Per ogni manifestazione di genialità presunta o reale, esiste un rovescio della medaglia, e una delle conseguenze più gravi del disturbo è l’ideazione suicidaria.
Jamison non è l’unica studiosa a sostenere questa correlazione, e alcuni psichiatri hanno ripreso gli studi di Cesare Lombroso o analizzato le opere di Johann Wolfgang von Goethe e Richard Wagner tentando di dedurre in quale fase di bipolarismo si trovassero gli autori. Esiste tuttavia una diversa scuola di pensiero, e nuovi studi sembrano confutare la tesi di una qualche connessione fra creatività e malattia mentale.

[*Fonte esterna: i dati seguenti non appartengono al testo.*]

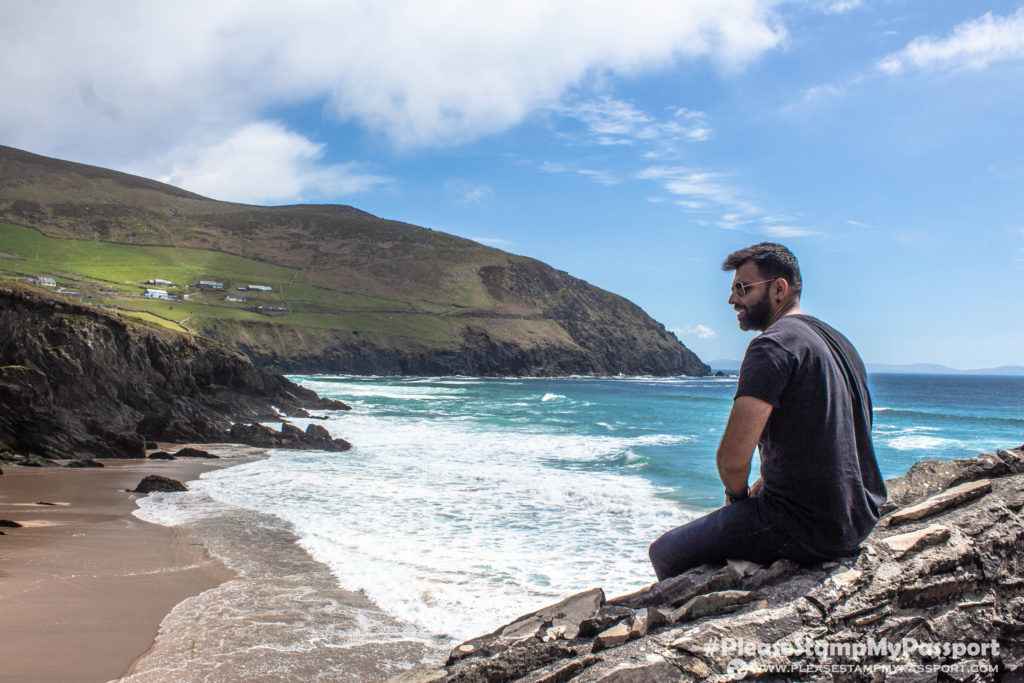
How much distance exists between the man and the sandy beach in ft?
17.4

Per ogni manifestazione di genialità presunta o reale, esiste un rovescio della medaglia, e una delle conseguenze più gravi del disturbo è l’ideazione suicidaria, che porta a compiere tentativi, al punto che un paziente su tre con disturbo bipolare ha una storia passata di tentativi di suicidio, con una media da 10 a 20 volte superiore rispetto a quella della popolazione generale. La fascia di età più a rischio per il suicidio è compresa tra i 15 e i 25 anni, durante l’esordio della malattia, quando il soggetto e i suoi familiari non sanno ancora come affrontare quest’ultima. Le oscillazioni del tono dell’umore e, in generale, del funzionamento della persona causate dal disturbo, possono inoltre compromettere attività lavorativa e rapporti sociali. Questo accade non solo nei due estremi del disturbo (cioè quando si è completamente depressi oppure in uno stato di mania o di ipomania) ma anche nelle fasi in cui si manifesta uno stato misto, caratterizzato da una compresenza di sintomi depressivi e maniacali, con il predominio di irritabilità, ansia e irrequietezza. Perché come canta Kanye West nel suo brano Waves, le onde non finiscono, né si fermano, e noi bipolari non possiamo far altro che imparare a conviverci.